Kidd has also served his community in other ways, as a firefighter and veteran.
He farms like Roy, who understood the urgency when a tractor stopped working. Asked if there is anything that his garage can’t fix, Roy paused a beat and replied, “Did a man make it?”
The garage is also a certified STIHL dealer. On a quiet Wednesday, Kidd figures up a bill for first-time customer Susan Harrell, there to pick up a new chainsaw.
“I’d like to buy an all-electric, but have to watch costs,” mentions Harrell, staring at one hungrily.
Kidd nods. He places the new saw on a worn counter in what is designated as the office, demarcated by an actual wooden floor, with a filing cabinet and aging swivel chairs.
Harrell steps into the office and picks up the saw, assessing its heft. She tells Kidd she learned manual skills helping her brother with home renovations.
Clad in jeans with a knife-edge crease and a jean jacket, she nods appreciatively as they chat and he answers her questions.

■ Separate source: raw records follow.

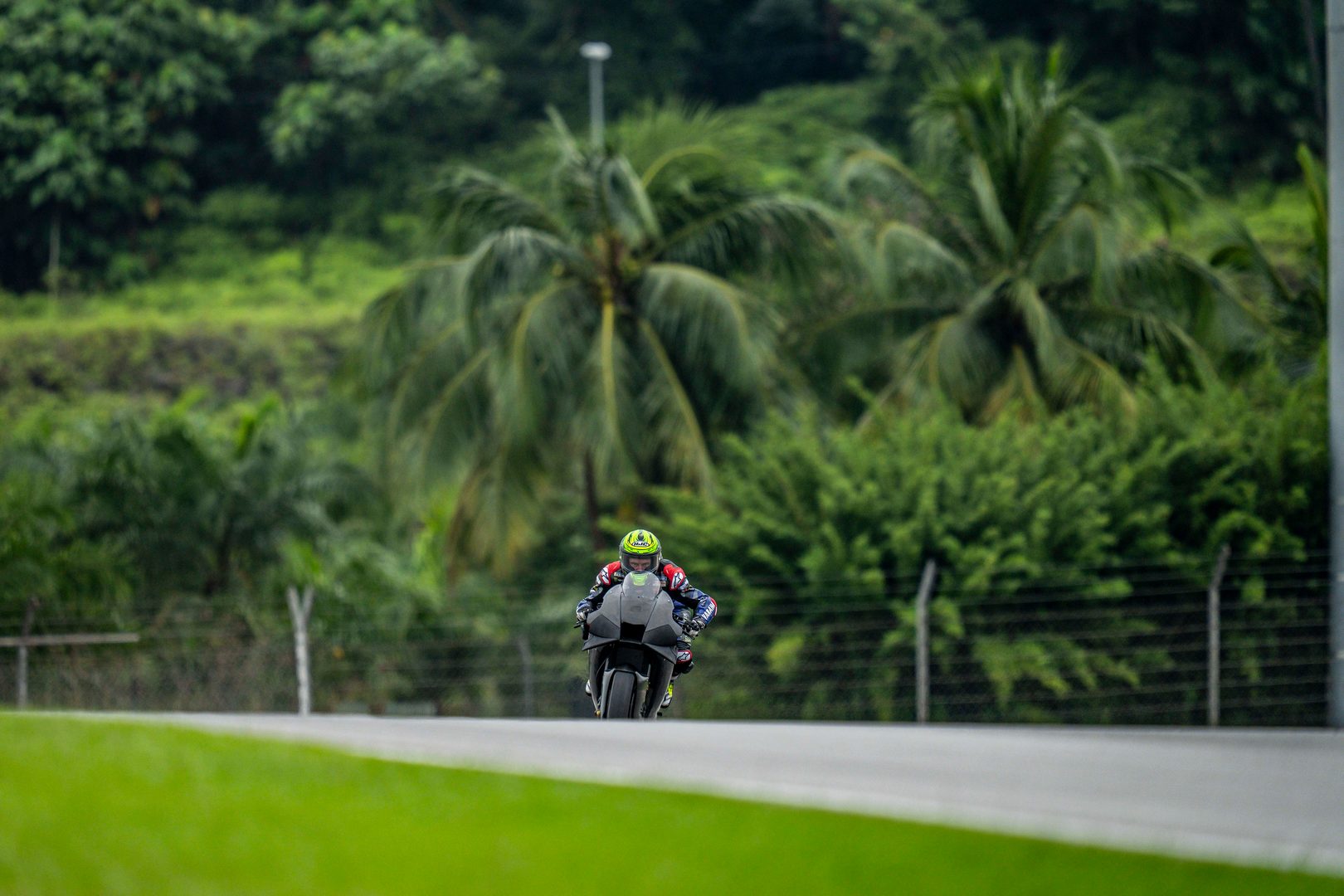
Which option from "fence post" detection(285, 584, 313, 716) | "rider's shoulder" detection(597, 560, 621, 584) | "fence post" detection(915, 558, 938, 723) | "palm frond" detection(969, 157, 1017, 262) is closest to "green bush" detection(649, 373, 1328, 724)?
"fence post" detection(915, 558, 938, 723)

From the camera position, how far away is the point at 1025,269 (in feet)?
68.3

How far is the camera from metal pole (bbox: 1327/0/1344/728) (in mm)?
10312

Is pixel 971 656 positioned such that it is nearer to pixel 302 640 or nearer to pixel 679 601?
pixel 302 640

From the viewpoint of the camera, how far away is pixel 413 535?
2959 centimetres

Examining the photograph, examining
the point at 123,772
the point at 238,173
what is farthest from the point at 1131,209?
the point at 238,173

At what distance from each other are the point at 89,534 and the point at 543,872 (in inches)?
730

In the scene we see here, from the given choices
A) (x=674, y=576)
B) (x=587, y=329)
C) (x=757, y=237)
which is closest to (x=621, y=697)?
(x=674, y=576)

The proprietor wears a loose-fitting blue work shirt with an embroidered name tag along with Wranglers.
Wire-rimmed specs are pushed up on the bridge of his nose as he calculates the tax on the invoice.
There is no AC in the summer, but a fan hangs over the separate customer lounge, which occupies the second bay of the garage. Cast-off chairs, two school desks and a rump-sprung navy Naugahyde seat salvaged from an old car are angled around a wood stove.
A Pepsi machine near the office, boxed in by racks of supplies, may or may not work.
“I do have a place for cold drinks,” Kidd points out, without looking up.
Perhaps the drink machine does work.
When he was younger, a boy, really, he sometimes left his father’s garage at closing time and headed home to bale hay. It is back-breaking labor that keeps high school boys flush with gas money in the summertime.
No longer young, Kidd still bales hay.
“Round or square bales?” another customer asks.
“Both,” Kidd answers, riffling through the filing cabinet. Too busy to glance.
For now, he will keep fixing things, selling things and satisfying his customers tomorrow and the next day, until his fingers can no longer do the work. And if another Kidd does not want to step in, he might one day slide that garage door closed for good.
And then, continue farming, growing things. Like our daddy did, until heart problems stopped him.
Some things even a guy like Randy cannot fix. OH
Cynthia Adams is a contributing editor to O.Henry magazine.